First note that with the specified hidden Markov model the "B" "B" "B" "B"
state sequence has the same conditional probability as the "A" "A" "A" "A"
sequence given the emissions and the implementation just happens to pick one arbitrarily over the other. However, introducing a small asymmetry in the emission probabilities the A-sequence will be the unique result from the Viterbi algorithm without changing the substance of the question.
The Viterbi algorithm computes the most probably sequence of states from the specified HMM given the emissions. If the states are $X_1, X_2, X_3, X_4$ then the probability
$$P(X_1 = A, X_2 = A, X_3 = A, X_4 = A \mid Y_1 = L, Y_2 = L, Y_3 = R, Y_4 = R)$$
is the largest amongst all probabilities of state sequences given the emissions.
The posterior
function computes the marginal conditional distributions
$$X_i \mid Y_1 = L, Y_2 = L, Y_3 = R, Y_4 = R$$
for $i = 1, 2, 3, 4$.
The two computations provide two different pieces of information about the state distribution. If you sample state sequences from the conditional distribution of states given the emissions, the sequence "A" "A" "A" "A"
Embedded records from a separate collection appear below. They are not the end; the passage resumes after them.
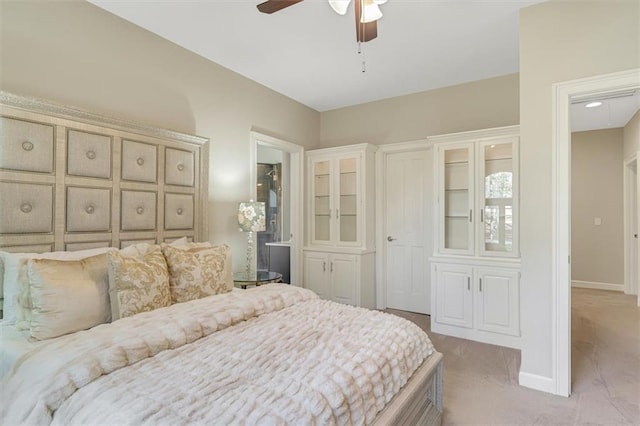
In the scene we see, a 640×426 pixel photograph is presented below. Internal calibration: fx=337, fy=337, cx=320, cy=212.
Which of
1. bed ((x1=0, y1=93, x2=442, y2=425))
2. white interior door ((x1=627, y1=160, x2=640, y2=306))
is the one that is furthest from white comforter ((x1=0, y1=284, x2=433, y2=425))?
white interior door ((x1=627, y1=160, x2=640, y2=306))

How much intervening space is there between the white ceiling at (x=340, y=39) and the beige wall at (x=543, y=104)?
0.27 metres

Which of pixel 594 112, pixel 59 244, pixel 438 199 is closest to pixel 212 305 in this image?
pixel 59 244

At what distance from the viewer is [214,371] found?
1.30 meters

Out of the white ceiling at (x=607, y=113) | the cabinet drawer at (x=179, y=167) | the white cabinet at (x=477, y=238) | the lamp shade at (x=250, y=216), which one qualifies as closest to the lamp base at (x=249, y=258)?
the lamp shade at (x=250, y=216)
is the most frequently observed state sequence $-$ this is what the Viterbi algorithm tells us. However, if you look at the fourth state $X_4$, say, this state will take the value "B"
in just above 60% of the cases.
It is generally not possible to just paste together the most probable states from the marginal conditional distributions to a sequence and claim that the resulting sequence has merits as a sequence. If some transitions (when there are at least 3 states) have probability 0 the resulting sequence can have probability 0 and will thus never be observed.
Even though the Viterbi algorithm computes the most probable sequence I would still hesitate to say that one can "trust" the sequence. It usually still has a very small probability by itself, and it is generally difficult to say if it has any value as a representation of the "typical" state sequence given the emissions. The state sequence space is for general HMMs a large discrete set, and the distribution can be "multimodal", which is not revealed by the most probable sequence. In cases where the
state sequence is of primary interest the Viterbi algorithm has some merits, but if the model is used as an intermediate step for imputation of state variables before a downstream analysis, I would recommend, if possible, to avoid the hard imputation and work with the conditional distribution of states given emissions as provided by the model. For instance through simulations.